Od kilku lat Kubę Wojewódzkiego i Janusza Palikota łączy wspólny biznes. W 2021 roku kontrowersyjny showman i ekscentryczny były polityk postanowili założyć spółkę, która zajmuje się produkcją alkoholi. Przedsięwzięcie od początku budzi duże emocje. Niedawno panowie stanęli nawet przed sądem.
Przypominamy: Kuba Wojewódzki i Janusz Palikot skazani! Dostaną OLBRZYMIĄ karę. Jest komentarz byłego posła
Dalsza część artykułu pod materiałem wideo
Holding alkoholowy Janusza Palikota i Kuby Wojewódzkiego jest zadłużony
Okazuje się, że Janusz Palikot i Kuba Wojewódzki mierzą się także z poważnymi problemami finansowymi.
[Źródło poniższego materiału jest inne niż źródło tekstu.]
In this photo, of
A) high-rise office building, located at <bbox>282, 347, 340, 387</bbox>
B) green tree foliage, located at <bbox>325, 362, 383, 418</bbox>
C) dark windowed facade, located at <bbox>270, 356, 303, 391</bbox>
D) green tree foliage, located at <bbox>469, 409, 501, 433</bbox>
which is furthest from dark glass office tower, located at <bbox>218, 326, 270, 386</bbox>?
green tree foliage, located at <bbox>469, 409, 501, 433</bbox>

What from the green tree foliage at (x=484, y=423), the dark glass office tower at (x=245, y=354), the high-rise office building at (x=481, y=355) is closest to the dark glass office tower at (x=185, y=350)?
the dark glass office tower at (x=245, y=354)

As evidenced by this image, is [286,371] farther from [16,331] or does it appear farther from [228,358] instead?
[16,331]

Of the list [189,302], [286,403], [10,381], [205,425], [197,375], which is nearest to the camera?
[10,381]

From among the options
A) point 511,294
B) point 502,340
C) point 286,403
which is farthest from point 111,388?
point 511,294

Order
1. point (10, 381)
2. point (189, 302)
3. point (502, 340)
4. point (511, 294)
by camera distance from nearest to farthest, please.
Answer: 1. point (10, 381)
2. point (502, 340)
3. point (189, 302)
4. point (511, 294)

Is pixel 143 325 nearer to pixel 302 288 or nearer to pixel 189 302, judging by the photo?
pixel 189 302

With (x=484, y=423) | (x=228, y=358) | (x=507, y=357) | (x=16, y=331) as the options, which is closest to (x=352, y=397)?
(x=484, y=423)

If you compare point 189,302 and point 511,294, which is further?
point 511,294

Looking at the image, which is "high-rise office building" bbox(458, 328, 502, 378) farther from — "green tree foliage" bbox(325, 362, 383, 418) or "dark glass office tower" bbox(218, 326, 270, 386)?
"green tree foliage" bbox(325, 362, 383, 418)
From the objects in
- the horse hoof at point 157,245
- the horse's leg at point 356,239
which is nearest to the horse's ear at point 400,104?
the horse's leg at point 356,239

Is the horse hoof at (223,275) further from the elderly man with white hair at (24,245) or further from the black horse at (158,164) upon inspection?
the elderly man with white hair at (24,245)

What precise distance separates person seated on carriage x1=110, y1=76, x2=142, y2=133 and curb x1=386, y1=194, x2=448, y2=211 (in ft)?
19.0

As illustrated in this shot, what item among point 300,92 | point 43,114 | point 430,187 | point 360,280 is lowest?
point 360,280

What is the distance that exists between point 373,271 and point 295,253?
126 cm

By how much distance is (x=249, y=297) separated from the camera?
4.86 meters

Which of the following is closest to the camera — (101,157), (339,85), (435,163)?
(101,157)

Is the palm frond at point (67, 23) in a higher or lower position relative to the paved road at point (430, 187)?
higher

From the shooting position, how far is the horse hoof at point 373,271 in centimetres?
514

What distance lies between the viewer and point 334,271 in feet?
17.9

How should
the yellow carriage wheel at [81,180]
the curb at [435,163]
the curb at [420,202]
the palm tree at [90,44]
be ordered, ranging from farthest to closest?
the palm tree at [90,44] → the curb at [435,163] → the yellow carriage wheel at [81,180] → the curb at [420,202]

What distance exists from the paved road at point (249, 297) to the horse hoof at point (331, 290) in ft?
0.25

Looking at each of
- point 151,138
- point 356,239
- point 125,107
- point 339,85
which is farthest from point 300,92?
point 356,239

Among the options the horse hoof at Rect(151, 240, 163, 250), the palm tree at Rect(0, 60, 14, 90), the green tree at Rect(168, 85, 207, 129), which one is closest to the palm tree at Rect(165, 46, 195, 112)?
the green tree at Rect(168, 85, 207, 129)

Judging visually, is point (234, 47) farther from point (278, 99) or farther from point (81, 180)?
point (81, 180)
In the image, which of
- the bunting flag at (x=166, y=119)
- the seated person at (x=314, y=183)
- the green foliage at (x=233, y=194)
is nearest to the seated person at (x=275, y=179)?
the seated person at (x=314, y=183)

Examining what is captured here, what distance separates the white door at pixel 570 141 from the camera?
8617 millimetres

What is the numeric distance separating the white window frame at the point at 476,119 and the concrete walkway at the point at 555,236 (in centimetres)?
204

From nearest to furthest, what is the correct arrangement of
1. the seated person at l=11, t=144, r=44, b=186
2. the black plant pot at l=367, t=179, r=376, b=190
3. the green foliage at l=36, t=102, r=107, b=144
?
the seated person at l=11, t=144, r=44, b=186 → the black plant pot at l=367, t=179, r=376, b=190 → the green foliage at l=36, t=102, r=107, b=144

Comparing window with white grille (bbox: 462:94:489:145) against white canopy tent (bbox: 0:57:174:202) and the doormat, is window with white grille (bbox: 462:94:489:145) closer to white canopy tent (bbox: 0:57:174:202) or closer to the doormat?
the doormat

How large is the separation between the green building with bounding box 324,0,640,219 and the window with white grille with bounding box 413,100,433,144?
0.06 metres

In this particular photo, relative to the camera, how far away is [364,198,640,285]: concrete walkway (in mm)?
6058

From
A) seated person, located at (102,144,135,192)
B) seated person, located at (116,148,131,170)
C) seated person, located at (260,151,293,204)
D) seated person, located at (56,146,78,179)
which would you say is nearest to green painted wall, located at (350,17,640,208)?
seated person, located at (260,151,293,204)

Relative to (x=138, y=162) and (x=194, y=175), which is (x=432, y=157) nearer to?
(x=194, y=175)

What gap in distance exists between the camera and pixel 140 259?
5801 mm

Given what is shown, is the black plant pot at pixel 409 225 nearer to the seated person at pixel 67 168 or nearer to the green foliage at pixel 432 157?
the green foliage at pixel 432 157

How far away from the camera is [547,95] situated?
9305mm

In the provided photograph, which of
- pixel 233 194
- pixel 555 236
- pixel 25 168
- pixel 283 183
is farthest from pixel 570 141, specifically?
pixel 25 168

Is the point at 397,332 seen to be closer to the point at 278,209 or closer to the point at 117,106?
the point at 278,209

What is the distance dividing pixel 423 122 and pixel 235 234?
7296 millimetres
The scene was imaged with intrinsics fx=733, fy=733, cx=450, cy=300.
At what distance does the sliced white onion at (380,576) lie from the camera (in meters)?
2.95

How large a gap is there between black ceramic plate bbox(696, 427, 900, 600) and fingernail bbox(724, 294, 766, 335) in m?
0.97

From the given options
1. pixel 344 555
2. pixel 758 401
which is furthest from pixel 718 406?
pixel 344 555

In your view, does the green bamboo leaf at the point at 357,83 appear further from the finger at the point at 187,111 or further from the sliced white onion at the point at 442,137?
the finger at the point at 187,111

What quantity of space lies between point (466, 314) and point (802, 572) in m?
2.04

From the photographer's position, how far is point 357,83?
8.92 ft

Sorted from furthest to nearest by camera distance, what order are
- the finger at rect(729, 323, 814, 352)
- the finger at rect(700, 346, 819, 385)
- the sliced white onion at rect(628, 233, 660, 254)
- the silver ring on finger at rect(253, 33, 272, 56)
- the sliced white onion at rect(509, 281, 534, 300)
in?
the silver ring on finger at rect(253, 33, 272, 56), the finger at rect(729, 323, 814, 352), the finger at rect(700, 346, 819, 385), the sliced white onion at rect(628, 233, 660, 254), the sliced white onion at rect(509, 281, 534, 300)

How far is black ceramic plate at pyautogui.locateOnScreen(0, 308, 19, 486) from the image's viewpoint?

Jak ustalił serwis Wirtualne Media, na koniec lipca zadłużenie grupy Manufaktura Piwa Wódki i Wina wraz z naliczonymi odsetkami wynosiło 177 milionów złotych. Część kwoty pozyskano jednak od firmy pożyczkowej z oprocentowaniem wynoszącymi 240 procent.
Jak się dowiadujemy, w sierpniu holding alkoholowy złożył do sądu wniosek o uruchomienie postępowania układowego. Wszystko za sprawą tego, że jeden z inwestorów spółki zawnioskował o postępowanie sanacyjne i upadłość.
Podjęliśmy decyzję o złożeniu wniosku do sądu o uruchomienie postępowania zatwierdzającego układ z wierzycielami dla Manufaktury Piwa Wódki i Wina oraz Tenczyńskiej Dystrybucji. W ramach postępowania restrukturyzacyjnego aktywa Grupy MPWiW będą chronione przez sąd przed próbami rozparcelowywania ich w ramach odrębnych postępowań wszczynanych przez wierzycieli - poinformowa Palikot, który jest prezesem i głównym akcjonariusz MPWiW.
W czerwcu rozpoczęto z kolei przegląd, którego celem było wypracowanie zmian organizacyjnych i osobowych. Zajął się tym zespół nadzorujący spółkę, tworzony przez jej głównych biznesmenów-inwestorów, kierowany przez Marka Maślankę. Wynikiem prac jest opublikowany właśnie raport, ukazujący wysokość zadłużenia holdingu.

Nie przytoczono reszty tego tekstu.